Exercise materials —
####################
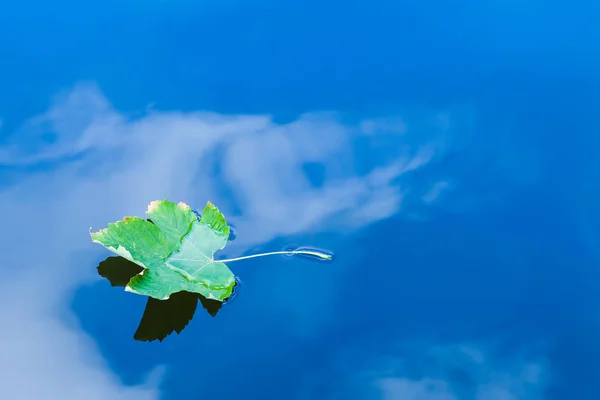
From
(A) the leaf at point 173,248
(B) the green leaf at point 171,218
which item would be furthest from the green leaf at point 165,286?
(B) the green leaf at point 171,218

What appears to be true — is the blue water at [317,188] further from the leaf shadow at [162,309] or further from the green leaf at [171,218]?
the green leaf at [171,218]

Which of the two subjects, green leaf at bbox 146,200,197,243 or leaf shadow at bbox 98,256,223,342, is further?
green leaf at bbox 146,200,197,243

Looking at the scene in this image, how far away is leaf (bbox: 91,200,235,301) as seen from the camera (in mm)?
1722

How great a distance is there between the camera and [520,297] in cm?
187

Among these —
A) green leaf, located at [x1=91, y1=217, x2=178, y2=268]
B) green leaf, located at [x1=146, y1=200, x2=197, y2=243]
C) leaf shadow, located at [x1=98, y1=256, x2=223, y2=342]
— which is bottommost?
leaf shadow, located at [x1=98, y1=256, x2=223, y2=342]

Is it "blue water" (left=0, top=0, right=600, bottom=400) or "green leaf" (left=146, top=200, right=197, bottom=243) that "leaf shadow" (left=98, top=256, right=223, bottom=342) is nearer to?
"blue water" (left=0, top=0, right=600, bottom=400)

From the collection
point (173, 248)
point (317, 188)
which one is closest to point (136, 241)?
point (173, 248)

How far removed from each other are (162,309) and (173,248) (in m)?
0.17

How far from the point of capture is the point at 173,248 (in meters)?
1.80

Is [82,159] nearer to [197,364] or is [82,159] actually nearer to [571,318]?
[197,364]

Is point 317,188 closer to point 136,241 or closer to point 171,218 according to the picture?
point 171,218

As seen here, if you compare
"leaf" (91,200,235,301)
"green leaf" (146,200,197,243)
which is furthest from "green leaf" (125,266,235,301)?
"green leaf" (146,200,197,243)

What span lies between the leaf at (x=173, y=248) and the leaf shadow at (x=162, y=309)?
35 millimetres

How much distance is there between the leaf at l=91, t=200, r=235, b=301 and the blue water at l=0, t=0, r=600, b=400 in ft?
0.17
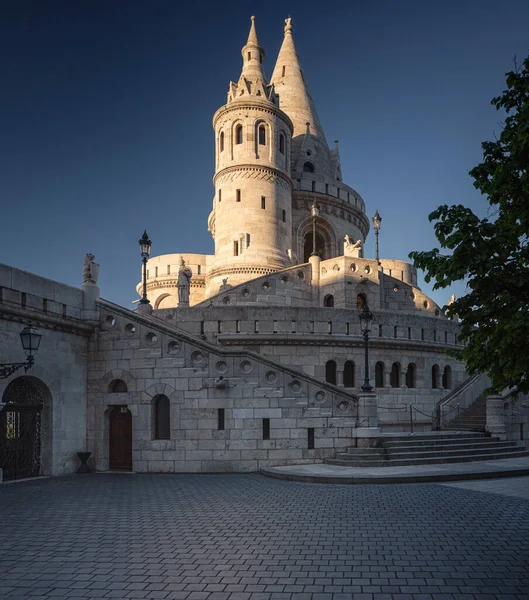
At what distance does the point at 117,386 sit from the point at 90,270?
404cm

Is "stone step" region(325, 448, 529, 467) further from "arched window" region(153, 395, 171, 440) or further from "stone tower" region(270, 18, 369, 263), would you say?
"stone tower" region(270, 18, 369, 263)

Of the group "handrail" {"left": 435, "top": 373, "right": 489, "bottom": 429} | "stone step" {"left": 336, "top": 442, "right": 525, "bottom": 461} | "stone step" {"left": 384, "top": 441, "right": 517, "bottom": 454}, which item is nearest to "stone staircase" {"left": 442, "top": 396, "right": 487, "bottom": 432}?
"handrail" {"left": 435, "top": 373, "right": 489, "bottom": 429}

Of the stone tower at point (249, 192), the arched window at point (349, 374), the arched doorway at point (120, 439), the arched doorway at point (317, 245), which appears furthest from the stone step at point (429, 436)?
the arched doorway at point (317, 245)

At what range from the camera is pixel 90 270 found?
62.7ft

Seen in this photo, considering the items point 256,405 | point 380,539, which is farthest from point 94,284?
point 380,539

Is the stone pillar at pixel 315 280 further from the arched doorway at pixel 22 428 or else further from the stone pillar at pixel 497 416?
the arched doorway at pixel 22 428

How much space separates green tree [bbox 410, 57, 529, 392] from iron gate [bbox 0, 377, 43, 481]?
12.6 m

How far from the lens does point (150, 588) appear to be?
6.81 metres

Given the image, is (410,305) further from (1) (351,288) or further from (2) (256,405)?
(2) (256,405)

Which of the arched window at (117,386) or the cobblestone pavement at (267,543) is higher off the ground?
the arched window at (117,386)

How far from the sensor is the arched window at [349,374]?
24.6 m

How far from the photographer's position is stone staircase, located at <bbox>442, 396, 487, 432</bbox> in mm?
22453

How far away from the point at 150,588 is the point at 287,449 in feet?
35.2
####################
Given request —
Render the records as a Markdown table with the columns n and Line, from the line that contains "How far from the lens" through the end of the records. Number each row and leave out blank lines.

Written response —
| n | Line |
|---|---|
| 1 | How far from the lens does point (150, 588) appear to be? |
| 2 | 6.81 metres |
| 3 | Given the image, is (410,305) further from (1) (351,288) or further from (2) (256,405)? |
| 4 | (2) (256,405) |
| 5 | Which of the arched window at (117,386) or the cobblestone pavement at (267,543) is higher off the ground? |
| 6 | the arched window at (117,386) |
| 7 | How far from the sensor is the arched window at [349,374]? |
| 8 | 24.6 m |
| 9 | How far from the photographer's position is stone staircase, located at <bbox>442, 396, 487, 432</bbox> in mm? |
| 10 | 22453 |
| 11 | How far away from the point at 150,588 is the point at 287,449 in feet? |
| 12 | 35.2 |